▸ Excerpt:
'''

The COVID-19 vaccines will soon be available to the general public, but most jurisdictions are prioritizing certain groups for a least a little while longer. Age, occupation, or a qualifying medical condition will get you the jab, and in most places one of those conditions is a high body mass index, or BMI—essentially a simple ratio of height to weight.
This crude metric has increasingly come to be seen as outdated—it makes no attempt to account for muscle mass, or the location of body fat, or any other more precise measures of overall health. (Social media is full of athletic guys who are big from lifting weights getting the shot.) But for many people whose weight qualifies them to get the vaccine, it’s a frustrating situation: a number that’s plagued their medical care for years is finally, for once, helping them get a leg up on their health—but only because of how unwell the famously-uninformative number makes them seem.
(We should say right here that whether BMI is a good measurement of health is a completely separate question of whether any individual person should get vaccinated—if you qualify to get the shot in any way, please just go get it!)

'''

▸ Stored data:
'''

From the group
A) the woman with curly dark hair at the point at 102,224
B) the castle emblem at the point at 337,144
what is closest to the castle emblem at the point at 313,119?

'''

▸ Action item A: According to the BMI article, what is BMI essentially a ratio of?
▸ Action item B: Do these statements agree with the BMI article? (i) BMI accounts for muscle mass. (ii) Most jurisdictions are giving certain groups priority for the vaccine. (iii) Whether BMI is a good measure of health is a separate matter from whether a given person should be vaccinated.
▸ Action item C: Continue the BMI article from its last sentence.
The data are separate material with no connection to the BMI article.

▸ Task result A: Height to weight.

▸ Task result B:
(i) No: "it makes no attempt to account for muscle mass"
(ii) Yes: "most jurisdictions are prioritizing certain groups"
(iii) Yes: "whether BMI is a good measurement of health is a completely separate question of whether any individual person should get vaccinated"

▸ Task result C:
The BMI, at its simplest, is a shortcut. All that’s needed is two measurements—height and weight—that can be taken quickly with minimal equipment. The metric is a barely-evolved interpretation of the studies of a 19th-century sociologist named Adolphe Quetelet. He collected data, based solely on height and weight, on what he believed was the average and therefore ideal human. He exclusively studied white European men, but his findings are still the foundation of what physicians use today to determine good health. But even he warned against using the number to assess an individual patient—it was intended only as a simple snapshot of an entire population.
In the 20th century insurance companies often relied on inconsistent weight tables to determine the health risks of their customers, which managed to filter back to actual physicians trying to determine what the “ideal weight” was. Quetelet himself didn’t pop back up until the 1970s, when a group of researchers, studying exclusively men, tentatively determined that Quetelet’s ratio, renamed as the body mass index, was the best indicator of obesity they could find.
Health care facilities rely on BMI partially because our medical system pressures them to move quickly through as many patients as they can and to avoid sending tests to labs or using expensive equipment to assess someone’s health. Determining what tests someone needs based on their self-reported symptoms takes time and attention, two things doctors and nurses are notoriously short on.
On top of that, they seem to pick up biases against high BMIs throughout their medical education, causing them to spend even less time listening to a patient the second they see that number. Dozens of studies have show patients with obesity get significantly worse medical care, with their symptoms often chalked up to weight and the real root overlooked for years.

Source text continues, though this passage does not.